───── Task data ─────

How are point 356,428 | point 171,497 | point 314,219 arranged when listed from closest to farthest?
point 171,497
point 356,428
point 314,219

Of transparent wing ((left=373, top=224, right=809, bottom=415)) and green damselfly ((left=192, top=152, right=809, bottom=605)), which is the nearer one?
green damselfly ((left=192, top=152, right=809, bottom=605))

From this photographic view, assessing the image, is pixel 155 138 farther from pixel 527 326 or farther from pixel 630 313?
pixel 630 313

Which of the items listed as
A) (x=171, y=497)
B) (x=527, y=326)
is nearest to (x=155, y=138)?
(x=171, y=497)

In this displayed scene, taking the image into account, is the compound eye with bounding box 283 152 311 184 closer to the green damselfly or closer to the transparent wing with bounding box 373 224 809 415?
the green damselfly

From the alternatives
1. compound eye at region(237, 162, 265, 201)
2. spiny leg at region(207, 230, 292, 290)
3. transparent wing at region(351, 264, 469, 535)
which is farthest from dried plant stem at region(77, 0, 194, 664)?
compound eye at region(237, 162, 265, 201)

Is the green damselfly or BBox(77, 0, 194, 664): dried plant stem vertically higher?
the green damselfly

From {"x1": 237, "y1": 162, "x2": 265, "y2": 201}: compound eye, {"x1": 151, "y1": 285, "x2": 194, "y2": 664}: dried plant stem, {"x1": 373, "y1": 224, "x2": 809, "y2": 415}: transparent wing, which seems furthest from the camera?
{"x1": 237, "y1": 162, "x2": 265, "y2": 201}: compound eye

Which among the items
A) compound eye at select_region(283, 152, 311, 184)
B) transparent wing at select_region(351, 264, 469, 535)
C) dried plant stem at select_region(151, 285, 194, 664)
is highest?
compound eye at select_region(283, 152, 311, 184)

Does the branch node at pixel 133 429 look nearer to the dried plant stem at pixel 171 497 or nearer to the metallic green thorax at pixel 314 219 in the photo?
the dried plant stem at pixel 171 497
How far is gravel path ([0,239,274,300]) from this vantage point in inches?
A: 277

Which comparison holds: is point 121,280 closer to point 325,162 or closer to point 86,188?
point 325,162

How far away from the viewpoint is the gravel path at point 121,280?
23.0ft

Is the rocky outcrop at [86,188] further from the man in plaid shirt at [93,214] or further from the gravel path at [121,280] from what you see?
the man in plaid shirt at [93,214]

─────

Give an exact copy of all the data shown above.

How are point 356,428 | point 171,497 | point 314,219 arranged when listed from closest to farthest?
point 171,497
point 356,428
point 314,219

Of transparent wing ((left=373, top=224, right=809, bottom=415)) and green damselfly ((left=192, top=152, right=809, bottom=605)), which is the nearer one?
green damselfly ((left=192, top=152, right=809, bottom=605))

From this photographic view, assessing the image, is pixel 155 138 farther from pixel 527 326 or farther from pixel 630 313?
pixel 630 313

Which of the items listed as
A) (x=171, y=497)
B) (x=527, y=326)
is nearest to (x=155, y=138)?
(x=171, y=497)

In this displayed scene, taking the image into account, is the compound eye with bounding box 283 152 311 184 closer to the green damselfly or closer to the transparent wing with bounding box 373 224 809 415?
the green damselfly

From the alternatives
1. compound eye at region(237, 162, 265, 201)
2. spiny leg at region(207, 230, 292, 290)
3. transparent wing at region(351, 264, 469, 535)
which is farthest from dried plant stem at region(77, 0, 194, 664)?
compound eye at region(237, 162, 265, 201)

Is the green damselfly or BBox(77, 0, 194, 664): dried plant stem vertically higher?
the green damselfly

From {"x1": 237, "y1": 162, "x2": 265, "y2": 201}: compound eye, {"x1": 151, "y1": 285, "x2": 194, "y2": 664}: dried plant stem, {"x1": 373, "y1": 224, "x2": 809, "y2": 415}: transparent wing, which seems furthest from the camera?
{"x1": 237, "y1": 162, "x2": 265, "y2": 201}: compound eye

Which among the items
A) compound eye at select_region(283, 152, 311, 184)
B) transparent wing at select_region(351, 264, 469, 535)
C) dried plant stem at select_region(151, 285, 194, 664)
is highest?
compound eye at select_region(283, 152, 311, 184)

Does the branch node at pixel 133 429 look nearer to the dried plant stem at pixel 171 497 or nearer to the metallic green thorax at pixel 314 219 in the photo?
the dried plant stem at pixel 171 497
How far is gravel path ([0,239,274,300]) from this vantage point in inches?
A: 277

Which comparison holds: is point 121,280 closer to point 325,162 or closer to point 86,188?
point 325,162

How far away from the viewpoint is the gravel path at point 121,280?
23.0ft

Is the rocky outcrop at [86,188] further from the man in plaid shirt at [93,214] or further from the gravel path at [121,280] from what you see?
the man in plaid shirt at [93,214]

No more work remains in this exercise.